Medicine (Baltimore). 2017 Jan;96(1):e5824

Authors: Mărginean CO, Meliţ LE, Mărginean MO

Abstract
INTRODUCTION: Hereditary multiple exostoses (HME) or osteochondromatosis is a rare autosomal dominant disease characterized by multiple osteochondromas and skeletal deformities.
PATIENT CONCERNS & DIAGNOSES: We present the case of a 5 years and 9 month-old patient who presented with inferior limb pain for approximately 6 months, associating also deformity of the right index finger for a month. Hand X-ray revealed a radiologic abnormality of the right radius, therefore the child was referred to our clinic for further investigations. The X-rays revealed multiple osteochondromas of the radius, metacarpal bones, hand phalangeal bones, femur, tibia, fibula, metatarsal bones, and foot phalangeal bones.
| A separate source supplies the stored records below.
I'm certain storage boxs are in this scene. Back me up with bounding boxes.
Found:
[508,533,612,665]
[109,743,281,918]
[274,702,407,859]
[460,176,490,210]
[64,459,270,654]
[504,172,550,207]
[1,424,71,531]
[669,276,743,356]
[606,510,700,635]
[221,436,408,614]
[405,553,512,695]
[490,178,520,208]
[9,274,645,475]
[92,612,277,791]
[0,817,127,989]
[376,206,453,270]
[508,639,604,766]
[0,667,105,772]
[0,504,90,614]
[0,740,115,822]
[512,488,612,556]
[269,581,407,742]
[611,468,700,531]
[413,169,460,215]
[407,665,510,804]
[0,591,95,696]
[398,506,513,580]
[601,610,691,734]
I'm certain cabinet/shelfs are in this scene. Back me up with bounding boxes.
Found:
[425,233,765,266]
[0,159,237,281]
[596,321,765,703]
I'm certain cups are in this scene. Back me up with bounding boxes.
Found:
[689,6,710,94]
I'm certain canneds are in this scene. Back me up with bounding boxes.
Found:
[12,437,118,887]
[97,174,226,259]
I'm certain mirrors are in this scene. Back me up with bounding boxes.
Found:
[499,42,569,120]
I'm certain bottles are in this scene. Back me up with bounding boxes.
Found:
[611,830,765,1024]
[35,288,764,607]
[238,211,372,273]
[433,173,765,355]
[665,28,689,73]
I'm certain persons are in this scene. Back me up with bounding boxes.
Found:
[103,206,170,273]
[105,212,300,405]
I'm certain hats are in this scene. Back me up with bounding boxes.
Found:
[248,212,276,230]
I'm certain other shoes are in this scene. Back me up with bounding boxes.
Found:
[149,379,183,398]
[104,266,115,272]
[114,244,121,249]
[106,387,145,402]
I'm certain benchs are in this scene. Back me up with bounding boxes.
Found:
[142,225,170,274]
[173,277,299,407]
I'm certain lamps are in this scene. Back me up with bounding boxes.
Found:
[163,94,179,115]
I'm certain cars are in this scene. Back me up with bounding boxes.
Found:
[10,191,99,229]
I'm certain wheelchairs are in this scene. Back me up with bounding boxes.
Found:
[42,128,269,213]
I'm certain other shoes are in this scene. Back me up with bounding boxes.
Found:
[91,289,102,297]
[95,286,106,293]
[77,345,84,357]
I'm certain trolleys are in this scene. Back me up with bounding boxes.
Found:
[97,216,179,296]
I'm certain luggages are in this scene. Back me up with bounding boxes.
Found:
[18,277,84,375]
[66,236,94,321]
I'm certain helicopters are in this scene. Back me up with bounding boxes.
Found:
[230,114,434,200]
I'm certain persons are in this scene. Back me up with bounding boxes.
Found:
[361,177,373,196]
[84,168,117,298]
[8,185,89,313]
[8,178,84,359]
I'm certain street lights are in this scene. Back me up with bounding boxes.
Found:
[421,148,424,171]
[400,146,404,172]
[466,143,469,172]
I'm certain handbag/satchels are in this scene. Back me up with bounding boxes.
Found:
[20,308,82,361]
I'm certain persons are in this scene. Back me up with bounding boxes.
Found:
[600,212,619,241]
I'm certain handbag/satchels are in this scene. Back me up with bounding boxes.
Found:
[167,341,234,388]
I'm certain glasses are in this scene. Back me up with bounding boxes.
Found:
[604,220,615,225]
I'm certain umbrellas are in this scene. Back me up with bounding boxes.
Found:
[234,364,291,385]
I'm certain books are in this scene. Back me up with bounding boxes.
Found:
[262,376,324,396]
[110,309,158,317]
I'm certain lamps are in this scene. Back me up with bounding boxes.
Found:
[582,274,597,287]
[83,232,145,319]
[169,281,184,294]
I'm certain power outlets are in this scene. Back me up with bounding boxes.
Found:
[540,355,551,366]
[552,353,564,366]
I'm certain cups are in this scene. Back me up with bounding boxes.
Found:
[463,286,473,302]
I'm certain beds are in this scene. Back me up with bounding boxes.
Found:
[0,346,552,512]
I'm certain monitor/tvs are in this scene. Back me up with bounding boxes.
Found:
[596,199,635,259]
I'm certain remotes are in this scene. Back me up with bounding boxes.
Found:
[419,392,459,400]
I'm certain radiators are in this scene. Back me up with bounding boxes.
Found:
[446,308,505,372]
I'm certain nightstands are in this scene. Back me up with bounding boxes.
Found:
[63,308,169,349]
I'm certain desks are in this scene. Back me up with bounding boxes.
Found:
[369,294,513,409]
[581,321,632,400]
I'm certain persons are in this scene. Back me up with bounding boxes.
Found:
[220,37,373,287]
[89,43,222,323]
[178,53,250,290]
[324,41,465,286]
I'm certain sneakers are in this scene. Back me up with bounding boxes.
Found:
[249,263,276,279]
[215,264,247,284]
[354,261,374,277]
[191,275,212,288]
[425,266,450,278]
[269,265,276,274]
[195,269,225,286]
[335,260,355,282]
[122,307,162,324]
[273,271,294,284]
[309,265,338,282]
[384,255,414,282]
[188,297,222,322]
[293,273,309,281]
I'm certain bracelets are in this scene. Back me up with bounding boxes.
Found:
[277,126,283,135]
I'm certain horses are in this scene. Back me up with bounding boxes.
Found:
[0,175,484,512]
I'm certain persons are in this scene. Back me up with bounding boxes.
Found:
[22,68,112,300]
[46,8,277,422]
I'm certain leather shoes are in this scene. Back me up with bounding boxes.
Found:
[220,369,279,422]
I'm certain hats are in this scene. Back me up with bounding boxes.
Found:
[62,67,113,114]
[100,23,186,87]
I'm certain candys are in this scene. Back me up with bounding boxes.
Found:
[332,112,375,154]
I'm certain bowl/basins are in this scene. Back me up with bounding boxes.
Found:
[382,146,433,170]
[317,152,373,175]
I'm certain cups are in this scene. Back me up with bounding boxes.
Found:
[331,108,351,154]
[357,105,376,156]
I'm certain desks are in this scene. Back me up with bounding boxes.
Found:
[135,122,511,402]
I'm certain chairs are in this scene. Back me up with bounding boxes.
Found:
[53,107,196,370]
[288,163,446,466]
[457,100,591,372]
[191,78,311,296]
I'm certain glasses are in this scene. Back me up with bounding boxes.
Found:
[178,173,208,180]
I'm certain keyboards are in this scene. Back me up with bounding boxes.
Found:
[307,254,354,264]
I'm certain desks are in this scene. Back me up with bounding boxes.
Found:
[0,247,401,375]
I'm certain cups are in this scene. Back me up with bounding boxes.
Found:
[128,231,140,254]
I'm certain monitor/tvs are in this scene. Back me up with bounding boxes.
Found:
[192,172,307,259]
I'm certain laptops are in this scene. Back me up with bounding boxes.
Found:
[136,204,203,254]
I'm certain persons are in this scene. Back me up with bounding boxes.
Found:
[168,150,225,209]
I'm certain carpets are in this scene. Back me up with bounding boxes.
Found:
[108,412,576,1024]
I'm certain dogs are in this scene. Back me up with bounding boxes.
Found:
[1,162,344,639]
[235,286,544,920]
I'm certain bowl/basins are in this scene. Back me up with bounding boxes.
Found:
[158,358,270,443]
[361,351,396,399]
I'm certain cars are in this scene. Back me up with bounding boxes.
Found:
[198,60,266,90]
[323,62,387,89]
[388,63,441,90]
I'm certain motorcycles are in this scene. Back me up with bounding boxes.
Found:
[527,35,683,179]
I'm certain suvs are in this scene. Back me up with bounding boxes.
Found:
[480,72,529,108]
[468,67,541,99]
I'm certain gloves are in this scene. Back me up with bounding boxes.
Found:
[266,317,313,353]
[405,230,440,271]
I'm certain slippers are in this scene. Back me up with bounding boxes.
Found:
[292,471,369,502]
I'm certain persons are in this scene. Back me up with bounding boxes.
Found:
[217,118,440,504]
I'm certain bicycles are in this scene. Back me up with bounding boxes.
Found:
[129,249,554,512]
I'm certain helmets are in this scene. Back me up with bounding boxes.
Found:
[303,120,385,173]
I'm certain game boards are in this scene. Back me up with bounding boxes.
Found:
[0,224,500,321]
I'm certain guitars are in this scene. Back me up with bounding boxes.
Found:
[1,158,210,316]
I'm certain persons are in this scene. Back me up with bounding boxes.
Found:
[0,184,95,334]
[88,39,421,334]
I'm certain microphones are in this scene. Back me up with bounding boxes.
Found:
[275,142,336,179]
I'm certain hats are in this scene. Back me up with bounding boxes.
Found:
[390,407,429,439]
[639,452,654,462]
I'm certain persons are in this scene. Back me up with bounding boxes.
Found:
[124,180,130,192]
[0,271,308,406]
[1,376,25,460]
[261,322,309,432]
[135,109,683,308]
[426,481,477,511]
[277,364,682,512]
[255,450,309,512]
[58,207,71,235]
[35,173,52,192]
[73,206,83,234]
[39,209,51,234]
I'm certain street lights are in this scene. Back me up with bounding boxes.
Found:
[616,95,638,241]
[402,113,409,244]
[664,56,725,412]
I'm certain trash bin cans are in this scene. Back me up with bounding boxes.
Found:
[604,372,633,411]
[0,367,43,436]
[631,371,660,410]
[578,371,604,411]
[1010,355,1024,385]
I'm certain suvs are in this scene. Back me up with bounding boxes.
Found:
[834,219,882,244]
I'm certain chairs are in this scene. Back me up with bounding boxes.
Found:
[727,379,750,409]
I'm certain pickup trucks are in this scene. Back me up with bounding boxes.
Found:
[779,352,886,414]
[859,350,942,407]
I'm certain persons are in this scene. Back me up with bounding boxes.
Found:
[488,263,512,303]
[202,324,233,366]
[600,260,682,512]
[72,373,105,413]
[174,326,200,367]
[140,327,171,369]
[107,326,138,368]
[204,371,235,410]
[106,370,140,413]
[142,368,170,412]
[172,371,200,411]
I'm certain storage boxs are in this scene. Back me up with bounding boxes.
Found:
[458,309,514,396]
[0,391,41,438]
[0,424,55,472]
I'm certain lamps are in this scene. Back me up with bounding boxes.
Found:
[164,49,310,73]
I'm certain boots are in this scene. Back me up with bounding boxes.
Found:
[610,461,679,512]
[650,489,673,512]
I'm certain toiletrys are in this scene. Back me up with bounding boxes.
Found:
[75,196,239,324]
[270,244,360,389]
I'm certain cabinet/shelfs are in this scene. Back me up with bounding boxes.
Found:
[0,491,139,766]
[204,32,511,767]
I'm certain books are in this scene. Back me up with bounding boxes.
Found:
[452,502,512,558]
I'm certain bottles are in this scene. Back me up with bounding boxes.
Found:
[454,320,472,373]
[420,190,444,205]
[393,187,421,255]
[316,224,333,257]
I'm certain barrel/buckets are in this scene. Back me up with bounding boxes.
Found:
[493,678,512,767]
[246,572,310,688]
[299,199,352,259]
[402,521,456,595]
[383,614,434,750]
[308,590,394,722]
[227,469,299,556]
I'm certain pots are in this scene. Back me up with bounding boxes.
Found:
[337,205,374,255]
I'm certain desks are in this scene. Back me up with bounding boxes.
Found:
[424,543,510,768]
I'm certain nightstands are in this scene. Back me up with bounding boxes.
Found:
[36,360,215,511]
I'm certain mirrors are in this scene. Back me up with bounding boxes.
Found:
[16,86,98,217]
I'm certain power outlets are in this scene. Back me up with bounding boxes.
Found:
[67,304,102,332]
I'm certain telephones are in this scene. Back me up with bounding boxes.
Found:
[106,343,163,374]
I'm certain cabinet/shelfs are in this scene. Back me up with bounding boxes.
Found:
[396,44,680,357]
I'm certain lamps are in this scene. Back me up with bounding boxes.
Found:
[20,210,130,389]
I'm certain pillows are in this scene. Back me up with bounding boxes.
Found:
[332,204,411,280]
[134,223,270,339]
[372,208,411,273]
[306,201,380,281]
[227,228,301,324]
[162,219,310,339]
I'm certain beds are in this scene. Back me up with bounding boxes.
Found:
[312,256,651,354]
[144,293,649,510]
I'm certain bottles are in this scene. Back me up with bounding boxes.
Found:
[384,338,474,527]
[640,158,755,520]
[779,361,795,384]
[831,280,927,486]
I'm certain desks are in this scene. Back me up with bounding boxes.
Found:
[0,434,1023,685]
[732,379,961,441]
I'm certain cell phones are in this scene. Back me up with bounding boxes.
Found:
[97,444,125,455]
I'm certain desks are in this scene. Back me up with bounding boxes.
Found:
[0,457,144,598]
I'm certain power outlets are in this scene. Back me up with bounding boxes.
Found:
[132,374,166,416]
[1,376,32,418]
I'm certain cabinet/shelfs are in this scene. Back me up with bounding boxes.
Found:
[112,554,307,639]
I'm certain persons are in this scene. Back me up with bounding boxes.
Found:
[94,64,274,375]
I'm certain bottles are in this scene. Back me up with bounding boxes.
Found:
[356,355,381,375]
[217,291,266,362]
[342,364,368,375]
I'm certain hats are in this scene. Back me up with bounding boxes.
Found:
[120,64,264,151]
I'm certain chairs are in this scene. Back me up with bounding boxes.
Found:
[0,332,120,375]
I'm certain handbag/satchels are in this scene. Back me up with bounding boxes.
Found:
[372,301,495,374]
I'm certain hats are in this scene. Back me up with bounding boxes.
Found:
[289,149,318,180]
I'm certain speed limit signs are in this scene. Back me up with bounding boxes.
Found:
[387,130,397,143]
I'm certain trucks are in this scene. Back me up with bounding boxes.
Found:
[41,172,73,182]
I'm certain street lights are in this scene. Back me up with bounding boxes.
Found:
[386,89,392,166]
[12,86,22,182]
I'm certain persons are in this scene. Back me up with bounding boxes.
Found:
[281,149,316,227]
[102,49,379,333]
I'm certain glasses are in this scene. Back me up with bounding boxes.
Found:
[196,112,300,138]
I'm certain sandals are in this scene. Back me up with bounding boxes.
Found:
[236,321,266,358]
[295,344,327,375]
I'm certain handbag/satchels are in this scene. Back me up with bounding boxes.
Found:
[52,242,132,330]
We mention that the same radiological aspect was identified in the case of the patient's mother, undiagnosed until that moment.
OUTCOMES: The particularity of this case consists in identification of a rare genetic pathology, HME in a 5-year-old patient, without any known familial history, after the occurrence of a nontraumatic joint dislocation of the right index finger.
CONCLUSION: HME is a rare genetic condition, without a curative treatment, burdened by multiple complications, and whose diagnosis is usually established during childhood.

PMID: 28072741 [PubMed - indexed for MEDLINE]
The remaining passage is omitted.